Organic. Peach, Mango.

[Ming Johanson]

Organic. Peach, Mango. Yeah. From Majesty, Majesty’s.

[Kira Carlin]

Majesteas.

[Ming Johanson]

Spelt with ‘Teas’ on the end.

[Kira Carlin]

You got this from a market, didn’t you?

[Ming Johanson]

I did. So I got this from Manning Markets in Perth. For those listening in Perth and everybody else in the rest of the country and world who wants to come travel. You know, just a quick trip on a plane to Perth, the most isolated city in the world.

[Kira Carlin]

It’s funny how every West Australian knows that.

[Ming Johanson]

Yeah, yeah, yeah. So one of my good friends, Nick Myers, who is in the UK at the moment and Hi Nick, if you’re listening to this, he has flown over to the UK from the US and we were talking about travel times and how he can’t remember how he coped with a 17 hour flight to Australia.

[Kira Carlin]

I think he got away pretty good with 17 hours.

[Ming Johanson]

Yeah, yeah.

■ ■ ■

Written instruction A: According to the podcast transcript, where did Ming Johanson get the organic peach and mango tea?
Written instruction B: Carry on the podcast transcript from its final line, keeping the same two speakers and their conversational tone.
The rows come from a separate source, unrelated to the podcast transcript.

■ ■ ■

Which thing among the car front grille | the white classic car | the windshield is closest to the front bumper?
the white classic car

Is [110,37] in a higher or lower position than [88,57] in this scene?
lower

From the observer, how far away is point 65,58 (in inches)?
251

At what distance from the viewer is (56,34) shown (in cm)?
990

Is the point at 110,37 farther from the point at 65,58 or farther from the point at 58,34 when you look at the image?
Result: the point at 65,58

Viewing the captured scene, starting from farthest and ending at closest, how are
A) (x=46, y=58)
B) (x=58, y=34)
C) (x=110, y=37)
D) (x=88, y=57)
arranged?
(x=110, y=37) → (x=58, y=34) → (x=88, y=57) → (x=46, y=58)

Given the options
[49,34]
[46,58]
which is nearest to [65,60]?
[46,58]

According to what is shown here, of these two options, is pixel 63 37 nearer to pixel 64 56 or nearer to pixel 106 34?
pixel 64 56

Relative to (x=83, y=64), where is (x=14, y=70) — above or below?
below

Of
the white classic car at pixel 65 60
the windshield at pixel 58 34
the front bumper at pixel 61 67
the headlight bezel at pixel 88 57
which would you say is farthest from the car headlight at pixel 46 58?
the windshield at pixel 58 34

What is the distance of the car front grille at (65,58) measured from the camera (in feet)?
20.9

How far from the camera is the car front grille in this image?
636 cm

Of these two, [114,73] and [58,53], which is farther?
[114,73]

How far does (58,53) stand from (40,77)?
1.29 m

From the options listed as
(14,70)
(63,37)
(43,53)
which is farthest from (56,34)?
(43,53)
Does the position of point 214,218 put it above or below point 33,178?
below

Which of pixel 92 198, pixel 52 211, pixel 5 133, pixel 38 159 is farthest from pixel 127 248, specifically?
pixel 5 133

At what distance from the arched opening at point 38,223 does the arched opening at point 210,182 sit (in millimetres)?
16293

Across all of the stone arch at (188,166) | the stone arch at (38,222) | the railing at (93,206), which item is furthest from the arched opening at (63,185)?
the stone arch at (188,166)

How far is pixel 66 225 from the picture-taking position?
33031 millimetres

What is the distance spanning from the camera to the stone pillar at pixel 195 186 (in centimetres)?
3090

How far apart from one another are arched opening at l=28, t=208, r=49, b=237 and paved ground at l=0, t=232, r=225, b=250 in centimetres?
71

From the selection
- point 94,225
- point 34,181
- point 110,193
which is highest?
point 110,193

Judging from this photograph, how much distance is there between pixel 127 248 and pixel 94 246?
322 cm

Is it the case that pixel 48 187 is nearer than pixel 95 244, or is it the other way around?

■ ■ ■

Task answer A: Ming Johanson got it from Manning Markets in Perth.

Task answer B:
[Kira Carlin]

I mean that’s not even a long flight from history.

[Ming Johanson]

No. And I was talking about how I was flying from Portugal to the UK and that was an hour and that we can’t even fly outside of our own state. It takes longer typically than 4 hours to leave and go somewhere else.

[Kira Carlin]

Yeah, well, even within WA, my folks are going on a trip to the Cocos Islands, which is technically Western Australia in a couple of months and that’s going to be like 10 hours.

[Ming Johanson]

Yeah. Yes. Most isolated city in the world, but beautiful. It’s a very lovely city to visit. [It is] Highly recommended. So, yeah, we’re having a tea from Majesteas, ‘Majesteas.com.au’ I said I would do a shout out. This is unpaid. [laugh]]

[Kira Carlin]

We are not paid to say this but the tea is lovely

[Ming Johanson]

I paid for my tea. So we’re going to talk about unconscious bias today and target markets and differences, sort of the difference between. And one of the challenges that happens a lot when we’re talking to clients, when we’re talking to business owners, a lot of the time they will go, oh, my target market is Lisa, who’s aged between 30 and 45, and she is, insert litany of very, very basic things like basic demographic info.

[Kira Carlin]

She’s into yoga and chai lattes and all these things that are irrelevant to the customer experience.

[Ming Johanson]

Yeah.

[Kira Carlin]

And it’s almost never actually who their target market is.

[Ming Johanson]

No.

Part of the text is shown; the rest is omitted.